Fully-adjusted, linear mixed effects models showed higher Fibrinogen was significantly associated with higher wave 1 Frailty Index score (β = 0.011, 95% CI[0.002,0.020], p < .05). Over 12 year follow-up, higher wave 1 CRP (β = 0.001, 95% CI[0.000,0.002], p < .05) and Fibrinogen (β = 0.004, 95% CI[0.001,0.007], p < .05) were significantly associated with increased Frailty Index change. For the Fried phenotype, wave 1 Pre-frail and Frail participants had higher CRP and Fibrinogen than Non-frail participants (p < .001). Logistic regression models calculated risk of worsening frailty over follow-up and we observed no significant association of CRP or Fibrinogen in minimally-adjusted nor fully-adjusted models.
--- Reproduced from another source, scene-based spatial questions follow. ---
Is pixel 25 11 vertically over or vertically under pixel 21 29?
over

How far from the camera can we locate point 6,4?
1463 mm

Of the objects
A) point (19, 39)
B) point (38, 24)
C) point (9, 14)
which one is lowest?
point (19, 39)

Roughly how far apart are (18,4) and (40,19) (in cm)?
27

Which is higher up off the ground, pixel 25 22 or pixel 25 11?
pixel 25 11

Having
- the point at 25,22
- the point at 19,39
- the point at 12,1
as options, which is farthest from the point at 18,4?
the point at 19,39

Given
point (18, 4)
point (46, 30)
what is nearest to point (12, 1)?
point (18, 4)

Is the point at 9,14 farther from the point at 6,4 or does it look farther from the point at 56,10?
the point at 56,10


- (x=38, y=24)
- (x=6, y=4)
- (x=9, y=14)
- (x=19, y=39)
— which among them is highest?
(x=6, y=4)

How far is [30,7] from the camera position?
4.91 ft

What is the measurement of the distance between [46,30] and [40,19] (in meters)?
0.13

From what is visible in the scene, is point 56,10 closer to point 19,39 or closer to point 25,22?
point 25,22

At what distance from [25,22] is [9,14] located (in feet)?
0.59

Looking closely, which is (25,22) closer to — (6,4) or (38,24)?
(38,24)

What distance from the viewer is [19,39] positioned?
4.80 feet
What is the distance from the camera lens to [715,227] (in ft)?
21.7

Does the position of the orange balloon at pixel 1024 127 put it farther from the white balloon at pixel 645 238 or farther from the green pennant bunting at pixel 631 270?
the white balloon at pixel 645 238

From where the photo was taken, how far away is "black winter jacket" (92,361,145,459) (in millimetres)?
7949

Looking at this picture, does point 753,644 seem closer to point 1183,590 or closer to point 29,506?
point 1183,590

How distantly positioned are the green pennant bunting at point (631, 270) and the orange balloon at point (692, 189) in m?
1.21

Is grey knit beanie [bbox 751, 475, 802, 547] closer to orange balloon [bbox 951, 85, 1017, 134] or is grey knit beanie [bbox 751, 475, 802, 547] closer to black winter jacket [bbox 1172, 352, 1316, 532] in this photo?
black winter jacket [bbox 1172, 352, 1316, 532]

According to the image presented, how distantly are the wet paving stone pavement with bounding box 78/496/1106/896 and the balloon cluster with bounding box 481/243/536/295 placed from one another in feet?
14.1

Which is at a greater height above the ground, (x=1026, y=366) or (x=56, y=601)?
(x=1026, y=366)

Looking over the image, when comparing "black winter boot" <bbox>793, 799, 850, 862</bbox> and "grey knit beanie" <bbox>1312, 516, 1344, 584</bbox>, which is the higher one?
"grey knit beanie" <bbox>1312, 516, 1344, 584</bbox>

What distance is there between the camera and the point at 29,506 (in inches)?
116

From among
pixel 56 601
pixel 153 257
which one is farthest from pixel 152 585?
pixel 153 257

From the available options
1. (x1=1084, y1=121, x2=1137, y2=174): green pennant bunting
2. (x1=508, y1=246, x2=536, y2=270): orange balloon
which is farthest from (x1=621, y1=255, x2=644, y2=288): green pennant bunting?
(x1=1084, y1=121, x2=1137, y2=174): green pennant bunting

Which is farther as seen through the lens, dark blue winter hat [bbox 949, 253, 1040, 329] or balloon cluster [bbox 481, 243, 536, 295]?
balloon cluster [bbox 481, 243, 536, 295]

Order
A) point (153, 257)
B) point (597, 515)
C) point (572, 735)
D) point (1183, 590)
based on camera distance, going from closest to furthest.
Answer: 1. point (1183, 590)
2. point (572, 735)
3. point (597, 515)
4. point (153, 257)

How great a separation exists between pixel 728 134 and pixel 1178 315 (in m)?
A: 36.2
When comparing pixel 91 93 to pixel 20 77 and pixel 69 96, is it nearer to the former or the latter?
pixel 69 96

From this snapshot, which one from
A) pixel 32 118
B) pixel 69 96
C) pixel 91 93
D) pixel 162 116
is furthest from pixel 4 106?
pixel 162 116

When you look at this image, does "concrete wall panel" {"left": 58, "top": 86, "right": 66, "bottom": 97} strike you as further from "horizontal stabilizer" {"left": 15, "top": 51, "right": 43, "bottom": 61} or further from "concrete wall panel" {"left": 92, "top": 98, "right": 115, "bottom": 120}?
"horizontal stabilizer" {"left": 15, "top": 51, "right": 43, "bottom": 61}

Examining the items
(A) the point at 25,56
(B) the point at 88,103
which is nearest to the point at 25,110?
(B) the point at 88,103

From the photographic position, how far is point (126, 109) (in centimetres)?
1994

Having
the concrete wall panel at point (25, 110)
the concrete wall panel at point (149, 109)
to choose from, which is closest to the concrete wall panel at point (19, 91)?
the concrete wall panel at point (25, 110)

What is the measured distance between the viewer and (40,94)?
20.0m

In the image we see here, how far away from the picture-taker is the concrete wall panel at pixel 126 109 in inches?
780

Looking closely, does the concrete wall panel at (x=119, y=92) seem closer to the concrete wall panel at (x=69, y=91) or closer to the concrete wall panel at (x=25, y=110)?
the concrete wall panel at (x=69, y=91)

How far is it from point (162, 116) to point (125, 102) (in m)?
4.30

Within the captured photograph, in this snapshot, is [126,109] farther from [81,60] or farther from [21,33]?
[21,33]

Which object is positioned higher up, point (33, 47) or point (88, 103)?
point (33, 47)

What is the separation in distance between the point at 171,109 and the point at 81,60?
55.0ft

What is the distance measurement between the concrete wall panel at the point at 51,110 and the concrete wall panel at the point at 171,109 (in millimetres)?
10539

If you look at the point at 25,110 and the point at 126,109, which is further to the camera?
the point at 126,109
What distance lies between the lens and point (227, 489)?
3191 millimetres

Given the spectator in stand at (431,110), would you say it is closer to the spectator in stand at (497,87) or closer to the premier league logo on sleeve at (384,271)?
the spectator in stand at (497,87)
Findings showed a longitudinal association of higher wave 1 CRP and Fibrinogen on worsening frailty in the Frailty Index, but not Fried Phenotype. A possible explanation for this disparity may lie in the conceptual differences between frailty measures (a biopsychosocial vs physical approach). Future research, which further explores different domains of frailty, as well the associations between improving frailty and inflammation levels, may elucidate the pathway through which inflammation influences frailty progression. This may improve earlier identification of those at high frailty risk.
研究表明,衰弱与更高的炎症水平有关。我们研究了慢性炎症与衰弱进展之间的纵向关联。
洛锡安出生队列 1936 年的参与者,在基线时年龄为 70 岁,在 12 年内进行了四次测试(第 1 波:n=1091,第 4 波:n=550)。在第 1-4 波通过衰弱指数评估衰弱情况,在第 1、3 和 4 波通过 Fried 表型评估衰弱情况。在第 1 波时测量了两种基于血液的炎症生物标志物:纤维蛋白原和 C 反应蛋白(CRP)。
经过充分调整的线性混合效应模型显示,较高的纤维蛋白原与较高的第 1 波衰弱指数评分显著相关(β=0.011,95%CI[0.002,0.020],p<.05)。在 12 年的随访期间,较高的第 1 波 CRP(β=0.001,95%CI[0.000,0.002],p<.05)和纤维蛋白原(β=0.004,95%CI[0.001,0.007],p<.05)与衰弱指数变化增加显著相关。对于 Fried 表型,第 1 波的前期虚弱和虚弱参与者的 CRP 和纤维蛋白原高于非虚弱参与者(p<.001)。我们观察到,在最小调整和完全调整的模型中,CRP 或纤维蛋白原与随访中衰弱恶化的风险没有显著关联。
研究结果表明,较高的第 1 波 CRP 和纤维蛋白原与衰弱指数的衰弱恶化呈纵向关联,但与 Fried 表型无关。造成这种差异的一个可能原因在于衰弱测量方法(生物心理社会与身体方法)之间的概念差异。未来的研究进一步探索不同领域的衰弱以及改善衰弱与炎症水平之间的关联,可能会阐明炎症影响衰弱进展的途径。这可能会提高对高衰弱风险人群的早期识别。